REVERSED and REMANDED.
. After conviction, Currie moved for a new trial based on the claimed Batson violation as well as other claims. The court denied the motion, reaffirming that "no prima facie case had been shown.” The court reiterated its reasons for that finding and added new reasons not suggested by Brown; the state appellate court did not rely on these reasons or even mention them. We therefore do not discuss those reasons here.
. The district court correctly chose the last reasoned state court decision as the decision to review — in this case, the California Court of Appeal’s decision. Ylst v. Nunnemaker, 501 U.S. 797, 805, 111 S.Ct. 2590, 115 L.Ed.2d 706 (1991); Shackleford v. Hubbard, 234 F.3d 1072, 1079 n. 2 (9th Cir. 2000).

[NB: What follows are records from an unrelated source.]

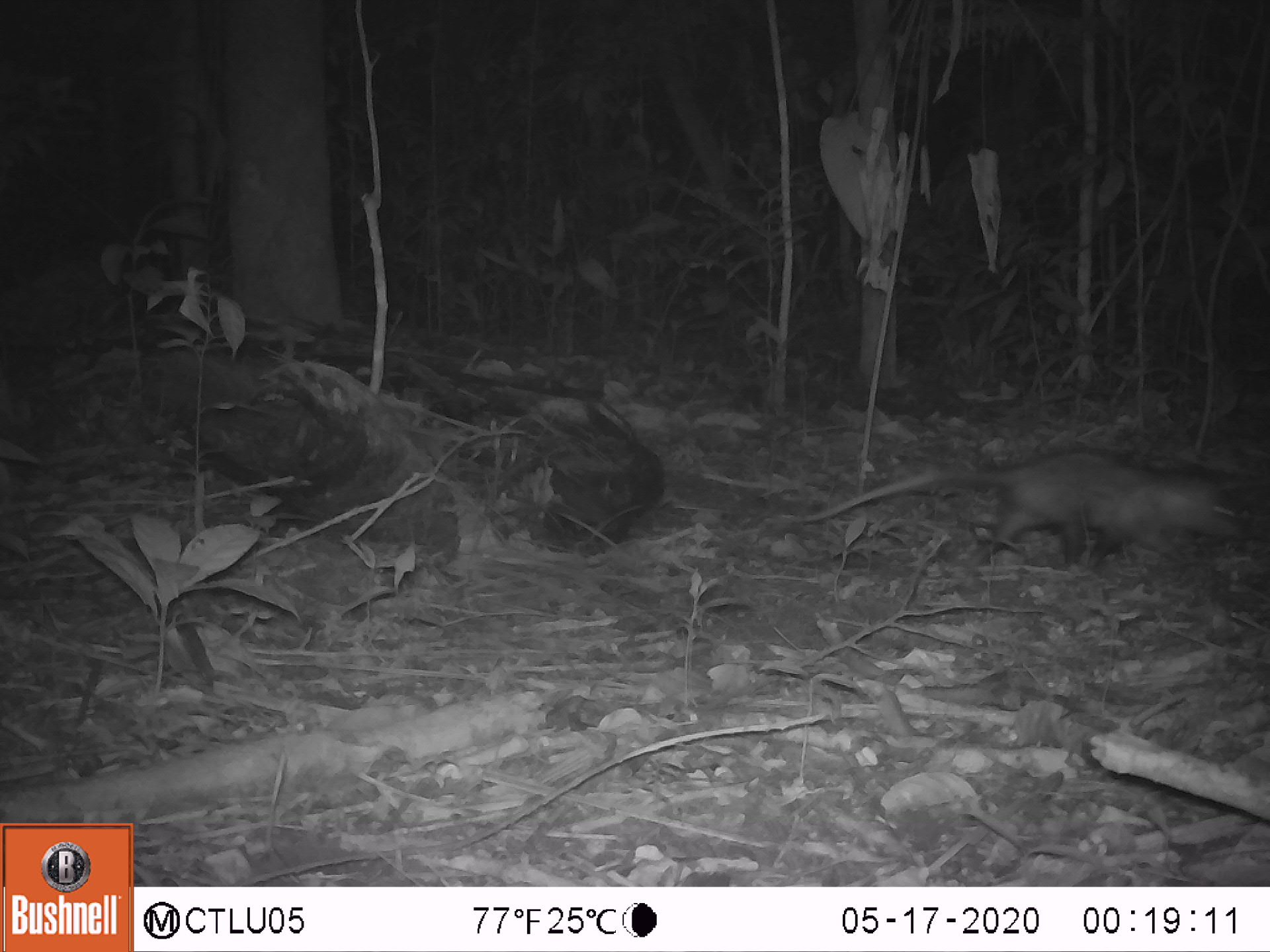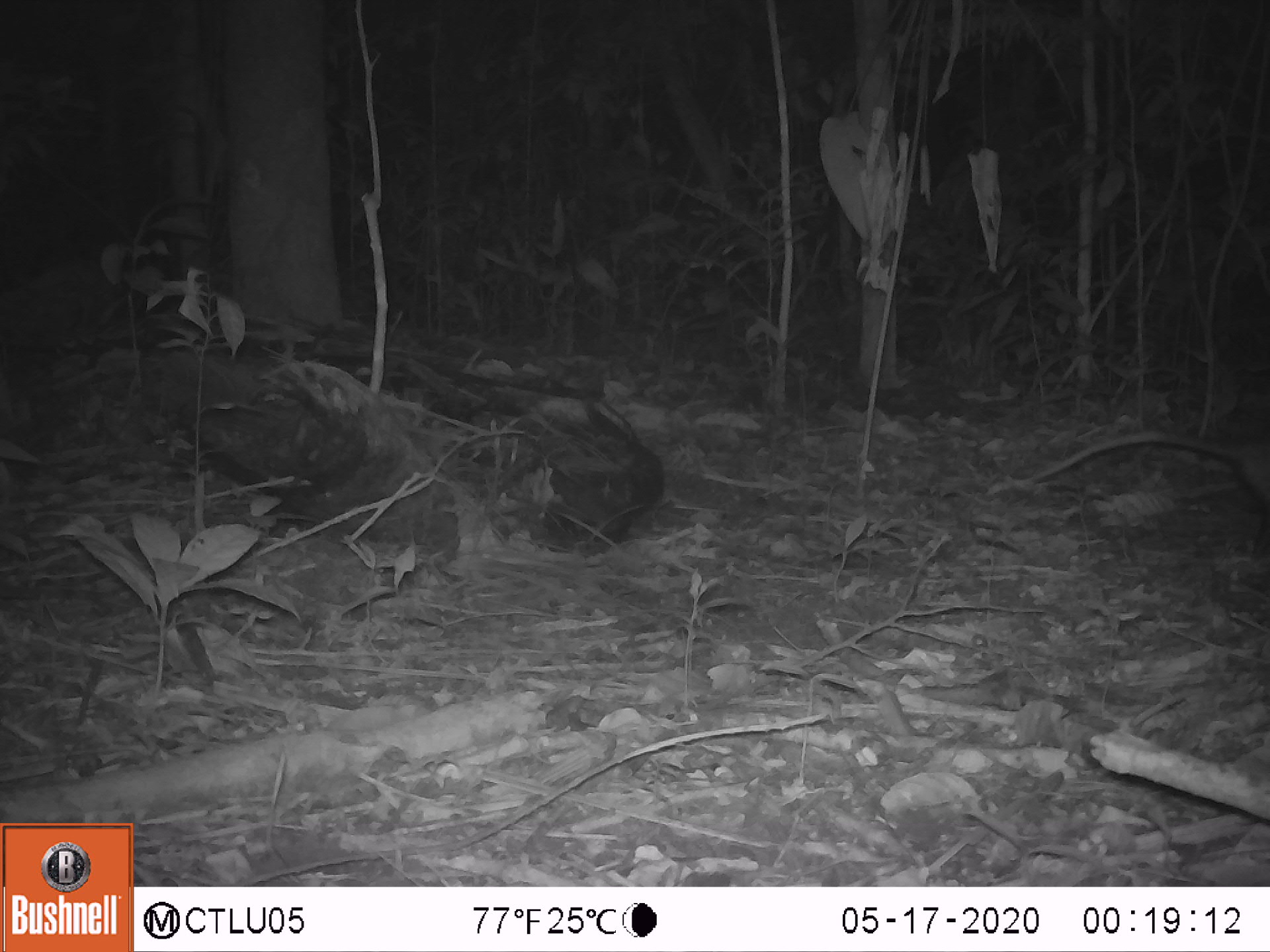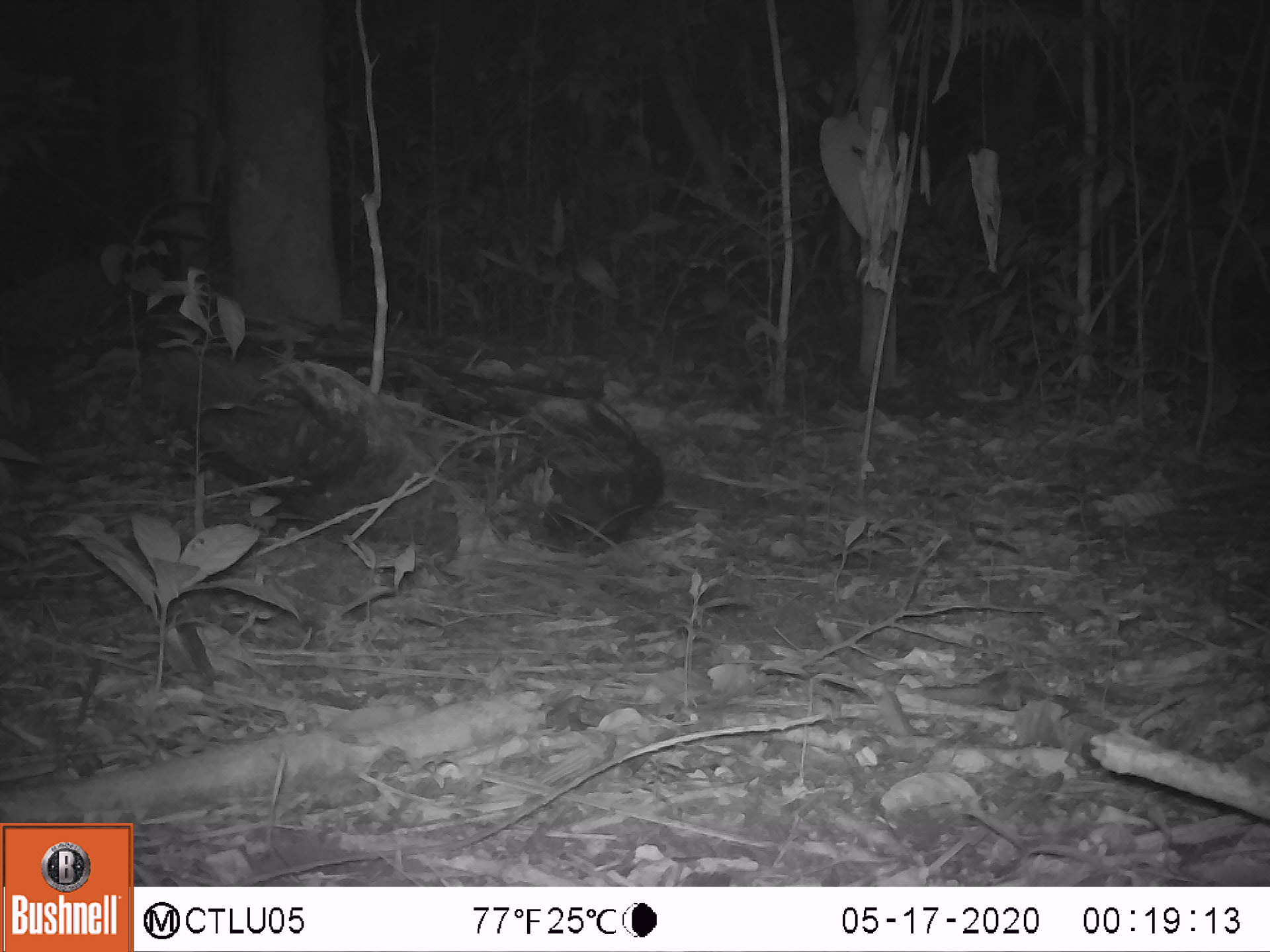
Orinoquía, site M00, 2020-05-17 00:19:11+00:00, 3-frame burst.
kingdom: Animalia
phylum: Chordata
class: Mammalia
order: Didelphimorphia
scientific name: Didelphimorphia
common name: possum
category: unknown possum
Unknown possum (possum) (Didelphimorphia).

.The district court justified moving directly to the Batson step three analysis by citing Hernandez v. New York, 500 U.S. 352, 359, 111 S.Ct. 1859, 114 L.Ed.2d 395 (1991) (plurality opinion), which states that the issue of a prima facie showing is moot once the prosecutor's race-neutral explanation is in the record. It is not clear, however, that Hernandez applies here. In Hernandez, the prosecutor responded to a Batson motion by defending his peremptory strike "without any prompting or inquiry from the trial court.” Id. Here, in contrast, the state trial court initially provided potential reasons that the prosecutor then adopted. But the Supreme Court has clearly stated that the goal of the Batson procedure is to uncover "the reasons the prosecutor actually harbored for a peremptory strike.” Johnson v. California, 545 U.S. at 172, 125 S.Ct. 2410 (emphasis added) (citation and internal quotation marks omitted). The fact that the prosecutor’s stated reasons were supplied in large part by the court itself means that applying Hernandez here would be in considerable tension with Johnson v. California.

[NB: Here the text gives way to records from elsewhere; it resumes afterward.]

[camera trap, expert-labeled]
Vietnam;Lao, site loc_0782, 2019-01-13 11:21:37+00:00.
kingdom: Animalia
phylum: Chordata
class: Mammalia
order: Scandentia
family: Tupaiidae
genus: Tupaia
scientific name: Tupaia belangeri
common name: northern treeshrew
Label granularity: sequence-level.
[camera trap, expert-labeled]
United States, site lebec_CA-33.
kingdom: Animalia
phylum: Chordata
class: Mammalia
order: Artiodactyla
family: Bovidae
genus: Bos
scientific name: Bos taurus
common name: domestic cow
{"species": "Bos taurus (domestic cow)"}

. The Supreme Court has declined to decide whether § 2254(d)(2) applies when considering a third-stage Batson claim under AEDPA, or whether § 2254(e)(l)’s “clear and convincing evidence” standard applies. See Rice v. Collins, 546 U.S. 333, 338-39, 126 S.Ct. 969, 163 L.Ed.2d 824 (2006); Murray v. Schriro, 745 F.3d 984, 1001 (9th Cir. 2014) (collecting cases). This Court has previously decided to apply 2254(d)(2) where, as here, the relevant evidence is entirely in the record. See Ali v. Hickman, 584 F.3d 1174, 1180 n. 4 (9th Cir. 2009). That is the approach we take here.
. We disagree with the dissent's assertion that it was not clearly established Supreme Court law that courts cannot excuse a potential Bat-son violation based on hypothetical justifications on which a prosecutor could have premised a challenge. See Johnson, 545 U.S. at 172, 125 S.Ct. 2410; Finn, 665 F.3d at 1069. But even if the dissent is correct as to Johnson and Finn, because we have conducted our' analysis under AEDPA's doubly deferential standard, the outcome of the case would be unaffected.
. During voir dire when the judge asked Jones about "your family members who have been in the criminal justice system,” Jones stated that "my brother was out of Alameda County about six years ago.” It would be possible to interpret that statement to mean that Jones's brother was incarcerated in Alameda County at some point. But that does not mean that he was charged with or convicted of a crime; he could have been in detention at an Alameda County jail after an arrest.
. It is also for this reason, among others, that we are unpersuaded by the dissent. The dissent emphasizes a single reason for striking Jones — her family members with a history of drug-related arrests — and, finding it plausible, overlooks the rest of the troubling evidence in the record.